- TO DO
Using the listing below, set down exactly the lines from the one that contains "Prop styling by" through the one that contains "Kapitan Marvel –", with no pictures.

- MATERIAL SHOWN
BEGIN

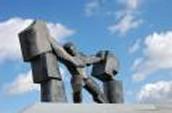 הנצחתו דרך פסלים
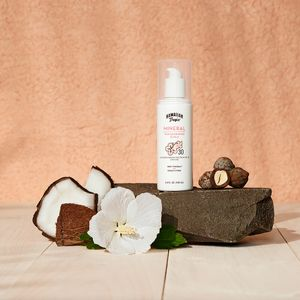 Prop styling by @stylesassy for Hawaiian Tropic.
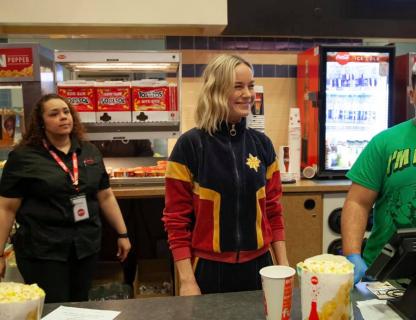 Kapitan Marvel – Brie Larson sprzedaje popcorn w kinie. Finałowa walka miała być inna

END
BEGIN

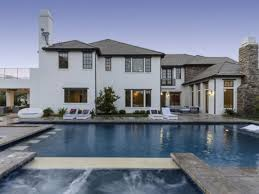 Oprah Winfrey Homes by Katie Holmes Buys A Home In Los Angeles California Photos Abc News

END
BEGIN

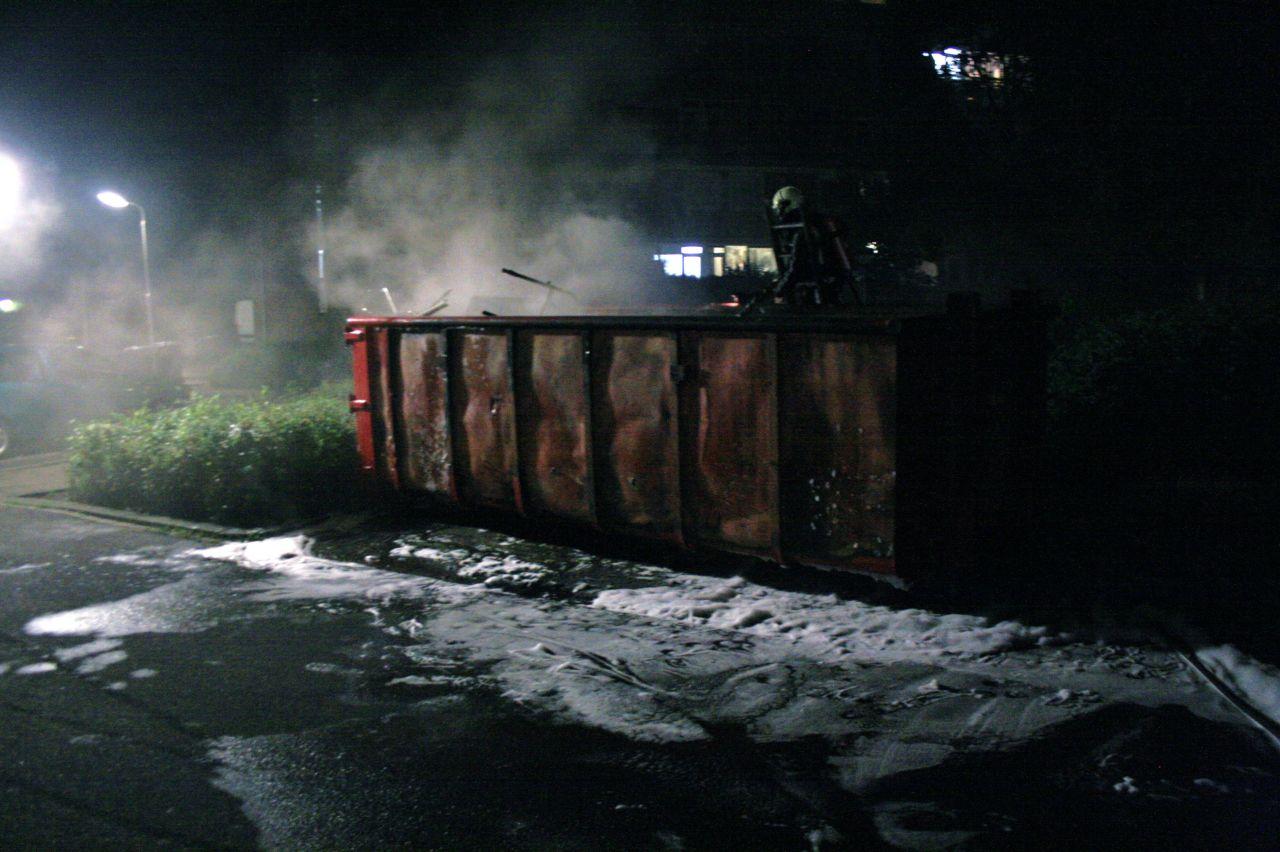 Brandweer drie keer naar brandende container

END

- RESULT
 Prop styling by @stylesassy for Hawaiian Tropic.
 Kapitan Marvel – Brie Larson sprzedaje popcorn w kinie. Finałowa walka miała być inna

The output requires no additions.